What it shows is every year this hypoxic zone, which is a zone of low oxygen levels in the water, forms off the coast. This shows how bad it is. The red areas are the really bad, very low oxygen. Sometimes you might forget; you might say, "Okay, for all of us who live on the land or in the air, we breathe oxygen," but organisms in the water need oxygen as well—oxygen that has been dissolved in the water.

What's interesting is why this forms; it's actually a little bit counterintuitive. It turns out that chemicals from human runoff, especially fertilizer, might not realize it, but this is the delta of the Mississippi River, and that has runoff from as far north as Minnesota and Chicago, as well as sewage. That farm runoff, and that fertilizer, and that sewage, as it comes into the Gulf, actually promotes algae formation.

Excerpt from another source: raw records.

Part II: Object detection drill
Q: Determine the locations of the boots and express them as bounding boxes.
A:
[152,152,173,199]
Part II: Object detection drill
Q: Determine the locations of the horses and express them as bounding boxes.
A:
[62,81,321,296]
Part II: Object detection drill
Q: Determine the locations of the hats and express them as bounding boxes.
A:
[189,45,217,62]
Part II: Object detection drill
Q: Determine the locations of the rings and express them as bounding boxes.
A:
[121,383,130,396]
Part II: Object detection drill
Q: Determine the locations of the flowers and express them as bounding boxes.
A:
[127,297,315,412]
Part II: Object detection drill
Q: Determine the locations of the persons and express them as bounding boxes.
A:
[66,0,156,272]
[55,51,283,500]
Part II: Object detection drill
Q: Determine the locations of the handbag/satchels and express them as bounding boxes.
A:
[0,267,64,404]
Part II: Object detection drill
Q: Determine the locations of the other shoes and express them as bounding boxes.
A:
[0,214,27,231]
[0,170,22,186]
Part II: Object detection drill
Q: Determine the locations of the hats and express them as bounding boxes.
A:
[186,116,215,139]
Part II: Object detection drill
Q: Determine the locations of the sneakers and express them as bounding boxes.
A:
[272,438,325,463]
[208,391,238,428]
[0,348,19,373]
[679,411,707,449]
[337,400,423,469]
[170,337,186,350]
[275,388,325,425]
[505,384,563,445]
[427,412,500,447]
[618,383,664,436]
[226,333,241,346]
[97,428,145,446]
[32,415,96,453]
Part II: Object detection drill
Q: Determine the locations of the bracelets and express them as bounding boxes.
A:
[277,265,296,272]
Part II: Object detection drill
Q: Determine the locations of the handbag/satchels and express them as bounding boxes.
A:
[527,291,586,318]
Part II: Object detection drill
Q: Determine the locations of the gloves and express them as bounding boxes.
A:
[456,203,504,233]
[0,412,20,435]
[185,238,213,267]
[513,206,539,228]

You might say, "Oh, that's good, some more life is growing." But so much algae gets formed, and when that algae finally dies and decomposes, the decomposers actually use the oxygen. Remember, when you are actually trying to metabolize things, you're using oxygen in order to extract that energy. So the oxygen in the ocean in that area gets depleted, and then you have a situation where almost nothing can live in these zones right over here.

This is just a sample of the things that we are doing to our aquatic environment. There are other things; there are elemental sources of mercury that we throw into aquatic environments, and it makes the water highly toxic. There's obviously other forms of trash pollution that we put into the water, but this is just to give you a sense and to start giving an appreciation about how imbalanced everything is, and how in one part of the country, say in Chicago, waste that's going into the Mississippi River can affect aquatic environments thousands of miles away.